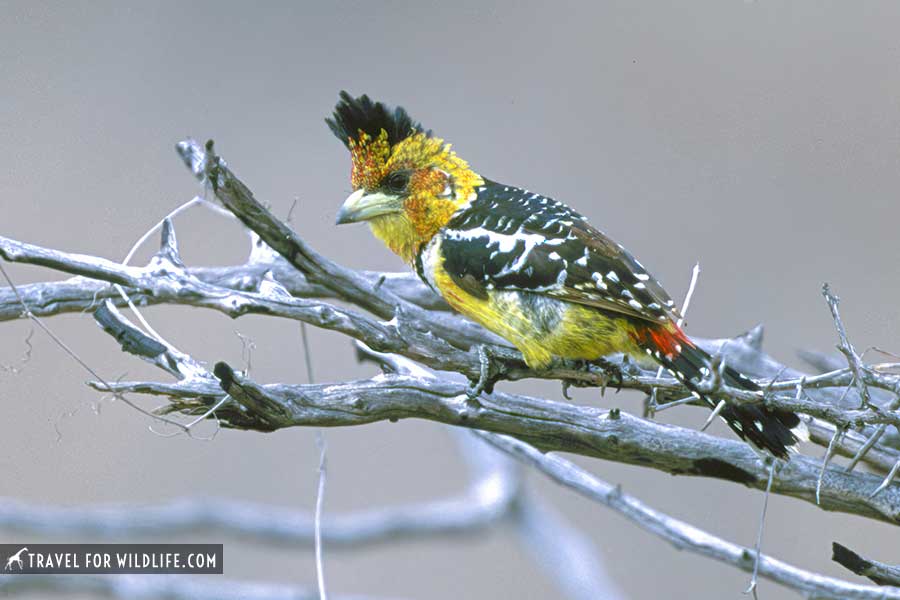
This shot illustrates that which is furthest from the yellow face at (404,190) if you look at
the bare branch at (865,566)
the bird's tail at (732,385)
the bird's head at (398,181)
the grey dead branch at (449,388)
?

==

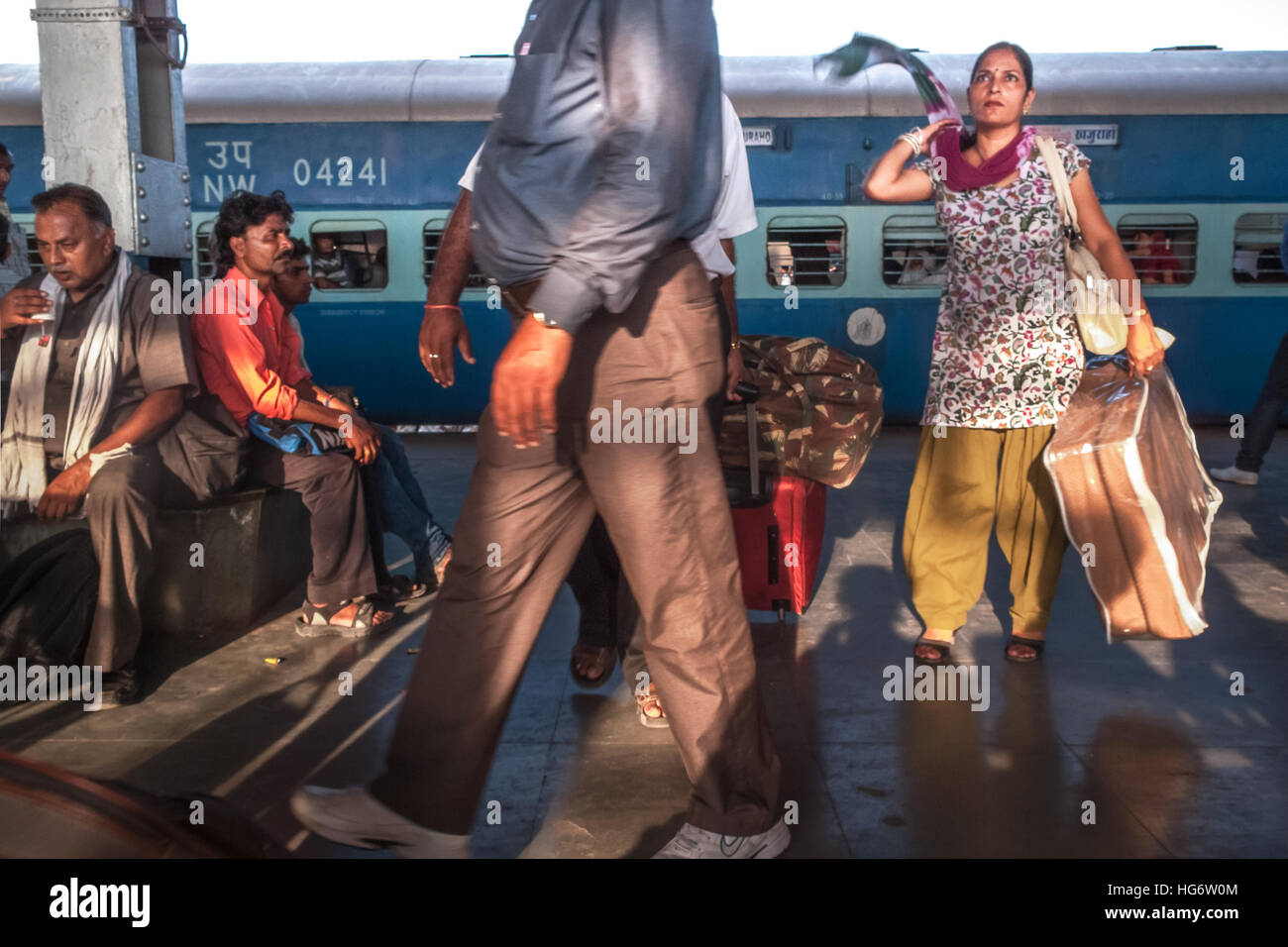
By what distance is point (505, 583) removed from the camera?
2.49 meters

* * *

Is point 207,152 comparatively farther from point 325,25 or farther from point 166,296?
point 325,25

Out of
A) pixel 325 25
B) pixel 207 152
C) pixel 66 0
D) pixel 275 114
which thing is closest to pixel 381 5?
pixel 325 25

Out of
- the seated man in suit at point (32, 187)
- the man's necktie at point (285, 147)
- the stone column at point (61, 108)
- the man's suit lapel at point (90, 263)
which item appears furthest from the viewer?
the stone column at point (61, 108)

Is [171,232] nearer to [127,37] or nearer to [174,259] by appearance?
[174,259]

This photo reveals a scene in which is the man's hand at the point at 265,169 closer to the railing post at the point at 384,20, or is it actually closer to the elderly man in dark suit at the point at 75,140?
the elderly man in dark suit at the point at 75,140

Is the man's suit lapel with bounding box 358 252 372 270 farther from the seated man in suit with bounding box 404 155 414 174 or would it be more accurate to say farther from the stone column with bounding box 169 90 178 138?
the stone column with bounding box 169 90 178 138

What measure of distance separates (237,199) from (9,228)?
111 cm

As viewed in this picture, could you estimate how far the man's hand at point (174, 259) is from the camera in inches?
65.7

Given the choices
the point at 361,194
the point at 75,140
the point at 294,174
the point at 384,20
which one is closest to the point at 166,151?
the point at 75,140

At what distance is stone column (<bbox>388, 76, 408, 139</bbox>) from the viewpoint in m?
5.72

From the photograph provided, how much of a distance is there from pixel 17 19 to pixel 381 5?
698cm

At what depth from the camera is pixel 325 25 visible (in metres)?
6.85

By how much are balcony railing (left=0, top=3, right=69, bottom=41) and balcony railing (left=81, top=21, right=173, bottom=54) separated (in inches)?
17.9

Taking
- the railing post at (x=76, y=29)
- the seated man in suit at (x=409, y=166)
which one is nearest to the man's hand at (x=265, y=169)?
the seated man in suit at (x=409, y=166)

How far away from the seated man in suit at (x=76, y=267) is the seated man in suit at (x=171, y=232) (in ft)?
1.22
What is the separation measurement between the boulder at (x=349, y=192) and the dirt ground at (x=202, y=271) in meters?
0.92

#### Written request
Pick out each line in the material above that contains the string "pixel". Match case exactly.

#### Exercise answer
A) pixel 325 25
B) pixel 207 152
C) pixel 66 0
D) pixel 275 114
which thing is closest to pixel 381 5?
pixel 325 25
From the photograph provided, how much of a distance is there from pixel 17 19 to pixel 381 5?
At what depth from the camera is pixel 325 25 visible (in metres)?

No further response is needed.